I'm launching a set of kernels multiple (30) times. Every test of these 30 (they are deterministic, at every test a set of kernels is called 10 times and this number is fixed), at the beginning, I do cudaSetDevice(0) and everything gets malloc'd and memcpy'd. When the test is done and the execution time was taken, everything is cudaFree'd.

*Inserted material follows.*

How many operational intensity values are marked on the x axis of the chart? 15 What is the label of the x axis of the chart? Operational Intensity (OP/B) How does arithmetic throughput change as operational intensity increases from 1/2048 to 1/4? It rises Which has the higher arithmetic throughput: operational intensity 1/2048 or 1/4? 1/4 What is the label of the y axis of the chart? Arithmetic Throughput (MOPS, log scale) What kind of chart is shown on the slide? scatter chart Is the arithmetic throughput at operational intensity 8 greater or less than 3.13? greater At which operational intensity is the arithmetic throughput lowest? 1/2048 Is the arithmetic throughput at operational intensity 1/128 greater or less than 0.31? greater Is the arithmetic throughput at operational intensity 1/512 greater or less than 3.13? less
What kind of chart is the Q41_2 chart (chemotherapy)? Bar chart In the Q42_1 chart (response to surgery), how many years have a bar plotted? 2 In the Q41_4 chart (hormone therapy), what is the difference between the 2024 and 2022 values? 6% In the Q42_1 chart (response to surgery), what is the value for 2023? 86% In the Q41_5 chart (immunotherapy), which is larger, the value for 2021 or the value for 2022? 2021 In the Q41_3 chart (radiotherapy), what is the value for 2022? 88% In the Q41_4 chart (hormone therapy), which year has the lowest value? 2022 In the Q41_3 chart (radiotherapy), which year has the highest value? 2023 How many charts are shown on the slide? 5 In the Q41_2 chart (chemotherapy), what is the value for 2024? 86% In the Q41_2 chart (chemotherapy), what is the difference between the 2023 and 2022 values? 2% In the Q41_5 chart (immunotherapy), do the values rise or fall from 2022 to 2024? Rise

Here's a sample output from my program:
avg: 81.7189
times:
213.0105 202.8020 196.8834 202.4001 197.7123 215.4658 199.5302 198.6519 200.8467
203.7865 20.2014 20.1881 21.0537 20.8805 20.1986 20.6036 20.9458 20.9473 20.292
9 20.9167 21.0686 20.4563 24.5359 21.1530 21.7075 23.3320 20.5921 20.6506 19.933
1 20.8211
The first 10 kernels take about 200 ms, while the others take about 20 ms.
Apparently every kernel calculates the same values, they all print the correct one. But since I malloc every test in the same order, couldn't the GPU memory still have the same values from the previous execution?

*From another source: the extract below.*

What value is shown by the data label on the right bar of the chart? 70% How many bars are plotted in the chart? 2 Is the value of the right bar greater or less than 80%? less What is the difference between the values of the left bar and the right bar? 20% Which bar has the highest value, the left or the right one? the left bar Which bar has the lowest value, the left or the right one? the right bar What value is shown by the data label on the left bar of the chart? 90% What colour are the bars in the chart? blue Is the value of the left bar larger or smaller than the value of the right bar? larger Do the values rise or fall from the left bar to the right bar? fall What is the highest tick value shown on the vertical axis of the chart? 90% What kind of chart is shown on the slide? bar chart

Also, kernels aren't returning errors because I'm checking them. Every kernel launch has cudaThreadSynchronize() for debugging purposes and error checking right after them with this macro:
#define CUDA_ERROR_CHECK if( (error = cudaGetLastError()) != cudaSuccess) printf("CUDA error: %s\n", cudaGetErrorString(error));
Why is this happening?
I'm getting the execution times from windows functions:
void StartCounter()
{
LARGE_INTEGER li;
if(!QueryPerformanceFrequency(&li))
cout << "QueryPerformanceFrequency failed!\n";
PCFreq = double(li.QuadPart)/1000.0;
QueryPerformanceCounter(&li);
CounterStart = li.QuadPart;
}
void StopCounter()
{
LARGE_INTEGER li;
QueryPerformanceCounter(&li);
double time = double(li.QuadPart-CounterStart)/PCFreq;
v.push_back(time);
}
Edit:
The mallocs, copys and other stuff aren't being timed. I only time the execution time (kernel launch and sync).
Visual Studio 2010's optimizations are turned on. Everything is set to maximize speed. CUDA's optimizations are on as well.